Immutabile e struggente al punto da volerla ancora animare, muovere e risvegliare; mettere in scena nel qui e ora: dove quello che (solo apparentemente) è fermo e dimenticato, ritorna vivo e palpitante; grida e si colora, schiaffeggia in schizzi di vernice, graffiti e tagli.
Alice Orf partecipa ad una tendenza storicamente Pop, che è quella della riproduzione dell'opera greca.
E dalla fissità che ci giunge - decolorata e ferma - recupera le intenzioni primarie, greche, di movimento, colore e azione.

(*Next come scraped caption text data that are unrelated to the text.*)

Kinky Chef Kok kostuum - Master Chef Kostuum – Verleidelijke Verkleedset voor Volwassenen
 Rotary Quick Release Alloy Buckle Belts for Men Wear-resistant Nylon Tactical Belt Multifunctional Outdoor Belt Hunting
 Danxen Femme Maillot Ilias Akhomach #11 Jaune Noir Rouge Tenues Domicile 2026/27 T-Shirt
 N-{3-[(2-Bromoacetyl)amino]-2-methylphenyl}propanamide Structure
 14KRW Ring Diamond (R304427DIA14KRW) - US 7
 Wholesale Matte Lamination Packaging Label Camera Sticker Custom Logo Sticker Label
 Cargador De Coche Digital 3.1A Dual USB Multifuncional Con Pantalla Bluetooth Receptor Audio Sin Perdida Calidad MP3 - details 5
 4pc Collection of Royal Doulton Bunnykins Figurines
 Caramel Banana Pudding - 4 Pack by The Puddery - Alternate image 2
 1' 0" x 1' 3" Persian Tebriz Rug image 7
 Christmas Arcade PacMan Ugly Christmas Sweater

Raccoglie le statue e le muove, soffia un nuovo respiro in loro, e ci restituisce la loro voce, forte. Quella struggente perfezione, quella dolcezza altera che ancora ci corrisponde e ci emoziona, così lontana e così vicina, infinitamente Pop.
Chiude loro gli occhi, li cancella, ma ancora ci guardano e ancora ci accarezzano, perché la verità che esprimono è incancellabile.
Traduce quegli stessi fuochi in un gergo contemporaneo; avvera la smaterializzazione dell'arte, riportando le sue opere all'ultimo appello della riproducibilità tecnica.